Copy out every item below word for word, but leave out the pictures.
── Records to process ──
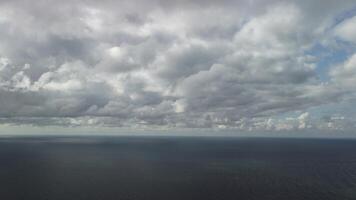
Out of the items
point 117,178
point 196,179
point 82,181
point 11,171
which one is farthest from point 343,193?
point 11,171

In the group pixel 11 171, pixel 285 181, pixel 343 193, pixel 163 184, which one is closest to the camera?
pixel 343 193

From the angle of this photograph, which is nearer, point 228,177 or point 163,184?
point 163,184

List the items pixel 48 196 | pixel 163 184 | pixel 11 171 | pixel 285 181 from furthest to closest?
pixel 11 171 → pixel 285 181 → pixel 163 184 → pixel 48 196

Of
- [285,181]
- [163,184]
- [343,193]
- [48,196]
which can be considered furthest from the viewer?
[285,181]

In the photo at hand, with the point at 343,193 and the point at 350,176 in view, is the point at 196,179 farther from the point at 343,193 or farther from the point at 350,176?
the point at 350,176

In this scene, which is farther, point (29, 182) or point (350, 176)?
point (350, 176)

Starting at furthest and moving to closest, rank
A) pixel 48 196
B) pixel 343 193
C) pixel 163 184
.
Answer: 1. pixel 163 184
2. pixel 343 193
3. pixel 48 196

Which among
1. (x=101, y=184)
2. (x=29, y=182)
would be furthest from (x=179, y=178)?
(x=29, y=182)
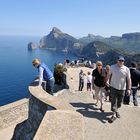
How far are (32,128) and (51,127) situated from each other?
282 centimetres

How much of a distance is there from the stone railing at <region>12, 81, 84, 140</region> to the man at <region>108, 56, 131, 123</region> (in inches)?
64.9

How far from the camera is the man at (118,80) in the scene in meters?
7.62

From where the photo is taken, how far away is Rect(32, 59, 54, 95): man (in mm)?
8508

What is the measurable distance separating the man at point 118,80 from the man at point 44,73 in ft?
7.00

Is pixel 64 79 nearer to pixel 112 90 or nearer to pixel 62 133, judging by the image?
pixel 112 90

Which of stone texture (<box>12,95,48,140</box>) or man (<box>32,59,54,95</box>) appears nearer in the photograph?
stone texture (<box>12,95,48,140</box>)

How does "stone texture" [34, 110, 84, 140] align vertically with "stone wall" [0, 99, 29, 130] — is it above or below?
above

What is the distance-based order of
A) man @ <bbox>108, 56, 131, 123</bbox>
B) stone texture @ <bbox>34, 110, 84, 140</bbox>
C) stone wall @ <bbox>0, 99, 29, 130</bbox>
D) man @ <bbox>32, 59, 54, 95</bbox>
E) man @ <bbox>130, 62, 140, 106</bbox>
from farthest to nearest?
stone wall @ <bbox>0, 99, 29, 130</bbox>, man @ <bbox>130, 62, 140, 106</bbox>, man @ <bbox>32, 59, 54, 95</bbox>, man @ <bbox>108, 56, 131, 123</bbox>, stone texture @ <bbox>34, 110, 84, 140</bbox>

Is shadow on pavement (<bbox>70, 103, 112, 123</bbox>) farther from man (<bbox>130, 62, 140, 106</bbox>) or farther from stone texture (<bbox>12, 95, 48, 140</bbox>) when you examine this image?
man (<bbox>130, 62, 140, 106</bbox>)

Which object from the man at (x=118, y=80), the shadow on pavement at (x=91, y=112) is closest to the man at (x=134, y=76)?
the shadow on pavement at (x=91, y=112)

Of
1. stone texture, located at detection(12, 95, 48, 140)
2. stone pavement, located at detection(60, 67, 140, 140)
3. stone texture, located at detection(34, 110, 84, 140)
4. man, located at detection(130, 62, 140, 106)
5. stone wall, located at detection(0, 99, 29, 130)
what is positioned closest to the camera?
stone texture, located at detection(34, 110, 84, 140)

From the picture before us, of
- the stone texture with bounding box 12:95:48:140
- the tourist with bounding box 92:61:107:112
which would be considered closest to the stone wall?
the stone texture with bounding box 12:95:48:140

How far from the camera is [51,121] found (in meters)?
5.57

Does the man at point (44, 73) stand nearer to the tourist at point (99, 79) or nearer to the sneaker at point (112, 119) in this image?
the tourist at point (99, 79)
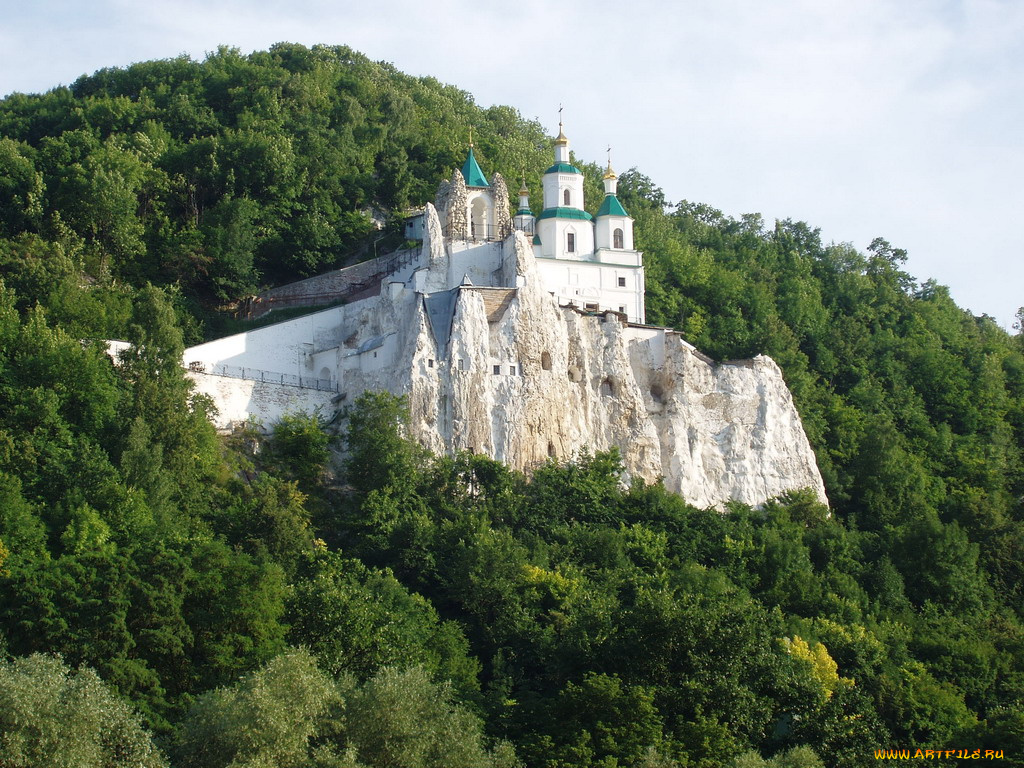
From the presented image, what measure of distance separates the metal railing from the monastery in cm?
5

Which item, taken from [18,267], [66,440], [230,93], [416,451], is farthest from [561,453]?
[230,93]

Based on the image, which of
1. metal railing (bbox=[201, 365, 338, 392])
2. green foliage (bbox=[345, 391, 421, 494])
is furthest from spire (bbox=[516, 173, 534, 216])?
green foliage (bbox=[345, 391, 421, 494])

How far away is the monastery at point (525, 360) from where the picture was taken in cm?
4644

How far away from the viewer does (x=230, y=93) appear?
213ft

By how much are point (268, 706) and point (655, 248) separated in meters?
───
#### Answer for the task:
Out of the items
point 117,178
point 196,179
point 82,181
point 11,171
which one is farthest from point 343,193?
point 11,171

In the group pixel 11 171, pixel 285 181, pixel 343 193, pixel 163 184, which one is closest to the camera?
pixel 343 193

From the angle of this photograph, which is nearer, point 228,177 or point 163,184?
point 163,184

List the items pixel 48 196 | pixel 163 184 | pixel 11 171 | pixel 285 181 from furthest to closest?
pixel 11 171 → pixel 285 181 → pixel 163 184 → pixel 48 196

Of
- [285,181]
- [163,184]
- [343,193]
- [48,196]
which can be considered furthest from the viewer?
[285,181]

In the photo at hand, with the point at 343,193 and the point at 350,176 in view, is the point at 196,179 farther from the point at 343,193 or farther from the point at 350,176?
the point at 350,176

In this scene, which is farther, point (29, 182) or point (350, 176)?
point (350, 176)

Starting at furthest and moving to closest, rank
A) pixel 48 196
B) pixel 343 193
C) pixel 163 184
.
Answer: 1. pixel 163 184
2. pixel 343 193
3. pixel 48 196

Which among
1. (x=101, y=184)
2. (x=29, y=182)
would be furthest from (x=179, y=178)?
(x=29, y=182)
How far are (32,128) and (51,127) situated from each other?
282 centimetres

How much of a distance is there from the stone railing at <region>12, 81, 84, 140</region> to the man at <region>108, 56, 131, 123</region> (in inches)?
64.9

How far from the camera is the man at (118,80) in the scene in meters?
7.62

From where the photo is taken, how far away is Rect(32, 59, 54, 95): man (in mm)?
8508

What is the measurable distance separating the man at point 118,80 from the man at point 44,73 in ft?
7.00

Is pixel 64 79 nearer to pixel 112 90 or nearer to pixel 62 133, judging by the image?
pixel 112 90

Which of stone texture (<box>12,95,48,140</box>) or man (<box>32,59,54,95</box>) appears nearer in the photograph?
stone texture (<box>12,95,48,140</box>)

How does "stone texture" [34, 110, 84, 140] align vertically with "stone wall" [0, 99, 29, 130] — is it above or below?
above

What is the distance-based order of
A) man @ <bbox>108, 56, 131, 123</bbox>
B) stone texture @ <bbox>34, 110, 84, 140</bbox>
C) stone wall @ <bbox>0, 99, 29, 130</bbox>
D) man @ <bbox>32, 59, 54, 95</bbox>
E) man @ <bbox>130, 62, 140, 106</bbox>
from farthest to nearest?
stone wall @ <bbox>0, 99, 29, 130</bbox>, man @ <bbox>130, 62, 140, 106</bbox>, man @ <bbox>32, 59, 54, 95</bbox>, man @ <bbox>108, 56, 131, 123</bbox>, stone texture @ <bbox>34, 110, 84, 140</bbox>

Is shadow on pavement (<bbox>70, 103, 112, 123</bbox>) farther from man (<bbox>130, 62, 140, 106</bbox>) or farther from stone texture (<bbox>12, 95, 48, 140</bbox>) when you examine this image?
man (<bbox>130, 62, 140, 106</bbox>)

Which object from the man at (x=118, y=80), the shadow on pavement at (x=91, y=112) is closest to the man at (x=134, y=76)?
the shadow on pavement at (x=91, y=112)

Of
1. stone texture, located at detection(12, 95, 48, 140)
2. stone pavement, located at detection(60, 67, 140, 140)
3. stone texture, located at detection(34, 110, 84, 140)
4. man, located at detection(130, 62, 140, 106)
5. stone wall, located at detection(0, 99, 29, 130)
what is positioned closest to the camera?
stone texture, located at detection(34, 110, 84, 140)

From the picture before us, of
- the stone texture with bounding box 12:95:48:140
- the tourist with bounding box 92:61:107:112
which would be considered closest to the stone wall?
the stone texture with bounding box 12:95:48:140

How far from the camera is [51,121] found (in meters)?
5.57

Does the man at point (44, 73) stand nearer to the tourist at point (99, 79) or nearer to the sneaker at point (112, 119) in this image?
the tourist at point (99, 79)
From the presented image, what measure of distance separates the metal railing from the monastery in cm?
5

Which item, taken from [18,267], [66,440], [230,93], [416,451], is farthest from [561,453]?
[230,93]

Based on the image, which of
1. metal railing (bbox=[201, 365, 338, 392])
2. green foliage (bbox=[345, 391, 421, 494])
is furthest from spire (bbox=[516, 173, 534, 216])?
green foliage (bbox=[345, 391, 421, 494])

How far away is the monastery at point (525, 360) from where the picture was taken in cm?
4644

How far away from the viewer does (x=230, y=93) appear?
213ft

By how much are point (268, 706) and point (655, 248) separated in meters?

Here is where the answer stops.